DOCUMENT EXCERPT »
Anne Imhof’s Angst
One comes away from Anne Imhof’s Angst III, well, a bit angsty—or at least antsy. The four hour long performance, which recently took place for two consecutive nights at Musée d’art contemporain Montréal as part of La Biennale de Montréal’s “Le Grand Balcon,” consisted of a smoky room, young women and men in graphic T-shirts and sportswear, falcons wearing blinders, tubs of Vaseline, cases of Diet Coke and Diet Pepsi, razors, shaving cream, sleeping bags, iPhones, spray paint and later, even drones. As materials, they were an odd combination that somehow fit, but with Imhof setting it all in motion—to a score composed by Billy Bultheel—they became unsettling tools for an ultra contemporary opera.
Angst III is the third act of Imhof’s Angst series, which began at Switzerland’s Kunsthalle Basel in June and had its second installment at Berlin’s Hamburger Bahnhof in September. Imhof met nearly all of her tight-knit collaborators, who perform the piece, in Frankfurt, Germany (where she’s based) over the past three years—the group even includes Imhof’s fiancée, Eliza Douglas. For Imhof, beyond the framework she stages, “It’s basically the thoughts of the people that are performing in it that, in the end, shape it.” For Angst III, everything took place in one room, with a runway like stage at its center. The performers acted out a series jarring images: they shaved each other’s backs or their own stomachs repeatedly; they ran themselves into walls as though on a loop in a maze; they seemingly carried out their own deaths, falling off of the stage into the hands of others. They also sat and stood, embracing stillness—occasionally staring back at the audience intensely. Imhof says the work is intentionally “abstract on the whole” and the result is a disquieting, unclear sense of what exactly one’s witnessed.
“This coming together in these spaces is, in a way, creating something really new for me,” says Imhof. “People are not used to that or are sometimes offended, and not able to figure out what comes from who. But that’s so interesting. It’s not even an authorship question, it’s a danger question: that you can’t track it down to a person’s history,” she continues. “There are rules and you feel the rules are there to break. These possibilities can be dangerous or intimidating, but that’s something that this work has—that it reaches out from the space that it’s shown in.”
While Imhof doesn’t foresee restaging the series, when we met in Montréal she spoke of what she hoped the audience took away and explained how Angst continues to inform her work.
HALEY WEISS: Angst is a broad emotion that is often applied to youth, but what is angst to you?

PROBLEMS AND TASKS »
**1)** In the article on Anne Imhof's Angst, who composed the score for Angst III?
**2)** Select every line of the records that contains the word "camera".
The article on Anne Imhof's Angst has no connection to the records.

Records on scene geometry:

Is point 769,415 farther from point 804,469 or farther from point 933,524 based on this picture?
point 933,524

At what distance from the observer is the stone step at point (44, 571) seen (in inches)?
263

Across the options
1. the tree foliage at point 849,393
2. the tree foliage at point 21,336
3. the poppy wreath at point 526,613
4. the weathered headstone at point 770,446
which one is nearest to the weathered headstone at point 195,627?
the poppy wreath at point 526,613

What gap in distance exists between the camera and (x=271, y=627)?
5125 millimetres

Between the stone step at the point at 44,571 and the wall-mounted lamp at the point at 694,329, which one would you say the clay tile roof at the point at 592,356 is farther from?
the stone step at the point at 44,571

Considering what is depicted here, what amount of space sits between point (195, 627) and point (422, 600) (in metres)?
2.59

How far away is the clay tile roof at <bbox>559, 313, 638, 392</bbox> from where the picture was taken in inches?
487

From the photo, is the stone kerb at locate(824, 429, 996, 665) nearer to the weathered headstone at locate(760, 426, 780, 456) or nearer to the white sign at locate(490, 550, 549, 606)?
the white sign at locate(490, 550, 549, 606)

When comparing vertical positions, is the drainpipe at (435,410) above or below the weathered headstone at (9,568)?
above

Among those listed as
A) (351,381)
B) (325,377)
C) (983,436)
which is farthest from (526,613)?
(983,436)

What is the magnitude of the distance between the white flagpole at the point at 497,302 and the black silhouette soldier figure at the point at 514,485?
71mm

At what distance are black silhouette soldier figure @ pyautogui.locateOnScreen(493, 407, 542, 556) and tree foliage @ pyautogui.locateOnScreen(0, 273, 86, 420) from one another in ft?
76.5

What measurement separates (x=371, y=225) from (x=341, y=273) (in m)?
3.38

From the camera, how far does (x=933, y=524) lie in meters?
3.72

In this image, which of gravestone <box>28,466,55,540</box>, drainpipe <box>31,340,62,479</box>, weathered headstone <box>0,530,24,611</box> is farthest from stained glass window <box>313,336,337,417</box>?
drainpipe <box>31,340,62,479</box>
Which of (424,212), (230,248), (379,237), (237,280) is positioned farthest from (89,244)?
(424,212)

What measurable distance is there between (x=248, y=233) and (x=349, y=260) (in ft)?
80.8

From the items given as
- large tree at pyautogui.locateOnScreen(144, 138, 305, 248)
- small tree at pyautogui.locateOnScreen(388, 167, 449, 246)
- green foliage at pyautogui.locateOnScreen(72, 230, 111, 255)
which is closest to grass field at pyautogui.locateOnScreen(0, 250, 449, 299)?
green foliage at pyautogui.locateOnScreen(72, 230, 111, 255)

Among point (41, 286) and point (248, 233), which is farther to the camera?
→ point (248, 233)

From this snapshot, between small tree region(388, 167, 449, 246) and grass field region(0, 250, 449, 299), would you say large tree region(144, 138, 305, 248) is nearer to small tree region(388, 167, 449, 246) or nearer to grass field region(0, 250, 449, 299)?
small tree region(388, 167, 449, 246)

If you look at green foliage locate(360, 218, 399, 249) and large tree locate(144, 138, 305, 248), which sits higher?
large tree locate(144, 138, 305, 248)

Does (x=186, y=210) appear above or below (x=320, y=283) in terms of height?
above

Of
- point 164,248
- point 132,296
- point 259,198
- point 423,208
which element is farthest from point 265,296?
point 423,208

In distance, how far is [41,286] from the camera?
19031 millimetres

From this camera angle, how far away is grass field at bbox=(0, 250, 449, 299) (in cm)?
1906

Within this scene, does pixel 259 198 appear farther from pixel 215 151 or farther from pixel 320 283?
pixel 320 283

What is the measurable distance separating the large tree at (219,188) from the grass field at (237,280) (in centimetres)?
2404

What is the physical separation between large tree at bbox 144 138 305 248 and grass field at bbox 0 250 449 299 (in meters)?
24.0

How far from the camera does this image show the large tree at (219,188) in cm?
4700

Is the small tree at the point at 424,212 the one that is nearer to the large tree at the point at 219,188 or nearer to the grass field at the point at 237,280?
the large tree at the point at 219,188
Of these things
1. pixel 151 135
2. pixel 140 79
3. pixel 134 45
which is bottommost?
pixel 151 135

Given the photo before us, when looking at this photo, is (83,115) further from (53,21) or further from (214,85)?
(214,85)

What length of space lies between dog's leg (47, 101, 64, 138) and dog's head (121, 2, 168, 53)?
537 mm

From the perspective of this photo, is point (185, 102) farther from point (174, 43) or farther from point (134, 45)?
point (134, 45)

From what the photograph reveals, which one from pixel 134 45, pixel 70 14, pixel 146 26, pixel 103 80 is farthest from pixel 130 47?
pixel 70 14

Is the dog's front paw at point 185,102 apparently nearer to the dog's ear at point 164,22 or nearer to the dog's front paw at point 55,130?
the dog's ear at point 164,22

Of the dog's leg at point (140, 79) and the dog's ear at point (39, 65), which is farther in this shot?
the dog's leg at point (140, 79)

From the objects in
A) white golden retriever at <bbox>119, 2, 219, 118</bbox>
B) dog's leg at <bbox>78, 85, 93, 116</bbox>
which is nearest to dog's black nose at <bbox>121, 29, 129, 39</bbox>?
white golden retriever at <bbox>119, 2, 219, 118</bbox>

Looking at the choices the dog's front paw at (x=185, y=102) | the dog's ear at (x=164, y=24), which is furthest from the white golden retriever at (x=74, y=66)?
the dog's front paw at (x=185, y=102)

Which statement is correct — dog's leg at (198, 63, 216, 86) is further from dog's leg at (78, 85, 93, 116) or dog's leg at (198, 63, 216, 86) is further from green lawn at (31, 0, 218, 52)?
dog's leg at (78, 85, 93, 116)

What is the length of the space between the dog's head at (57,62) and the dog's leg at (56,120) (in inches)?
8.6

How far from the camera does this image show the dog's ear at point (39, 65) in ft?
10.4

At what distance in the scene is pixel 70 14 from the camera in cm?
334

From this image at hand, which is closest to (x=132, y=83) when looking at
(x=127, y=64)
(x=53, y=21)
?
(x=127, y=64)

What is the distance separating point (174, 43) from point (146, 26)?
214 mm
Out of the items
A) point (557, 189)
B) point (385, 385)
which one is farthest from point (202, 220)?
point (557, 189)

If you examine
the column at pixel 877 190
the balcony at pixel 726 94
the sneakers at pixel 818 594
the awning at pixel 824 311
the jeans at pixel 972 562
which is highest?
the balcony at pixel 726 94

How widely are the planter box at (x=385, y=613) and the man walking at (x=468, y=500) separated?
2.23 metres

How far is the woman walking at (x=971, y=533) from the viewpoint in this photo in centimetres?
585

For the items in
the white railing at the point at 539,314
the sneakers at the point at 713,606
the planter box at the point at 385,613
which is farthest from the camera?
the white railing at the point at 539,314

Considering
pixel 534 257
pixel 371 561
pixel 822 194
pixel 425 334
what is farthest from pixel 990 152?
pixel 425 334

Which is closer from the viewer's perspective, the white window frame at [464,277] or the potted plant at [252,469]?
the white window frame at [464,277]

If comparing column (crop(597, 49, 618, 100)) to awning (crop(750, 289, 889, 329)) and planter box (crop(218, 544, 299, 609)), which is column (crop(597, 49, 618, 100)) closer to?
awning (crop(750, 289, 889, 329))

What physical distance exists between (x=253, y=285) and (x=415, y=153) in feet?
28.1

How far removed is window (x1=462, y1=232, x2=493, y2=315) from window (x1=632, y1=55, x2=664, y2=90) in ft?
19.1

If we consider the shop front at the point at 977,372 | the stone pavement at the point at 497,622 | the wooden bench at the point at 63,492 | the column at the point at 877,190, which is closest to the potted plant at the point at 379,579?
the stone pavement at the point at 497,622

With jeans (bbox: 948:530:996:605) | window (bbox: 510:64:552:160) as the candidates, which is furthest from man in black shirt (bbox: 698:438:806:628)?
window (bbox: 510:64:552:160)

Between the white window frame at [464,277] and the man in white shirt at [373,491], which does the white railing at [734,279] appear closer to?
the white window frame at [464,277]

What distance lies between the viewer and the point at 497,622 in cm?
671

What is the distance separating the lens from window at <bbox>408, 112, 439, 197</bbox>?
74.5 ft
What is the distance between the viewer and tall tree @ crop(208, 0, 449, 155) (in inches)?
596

RESULTS IN ORDER »
**1)** Billy Bultheel

**2)**
What gap in distance exists between the camera and (x=271, y=627)?
From the camera, how far does (x=933, y=524) lie in meters?
Among point (41, 286) and point (248, 233), which is farther to the camera?
In distance, how far is [41,286] from the camera?
From this camera angle, how far away is grass field at bbox=(0, 250, 449, 299) (in cm)?
How far from the camera does this image show the large tree at (219,188) in cm?
How far from the camera does this image show the dog's ear at point (39, 65) in ft?
At what distance in the scene is pixel 70 14 from the camera in cm?
which is farthest from the camera?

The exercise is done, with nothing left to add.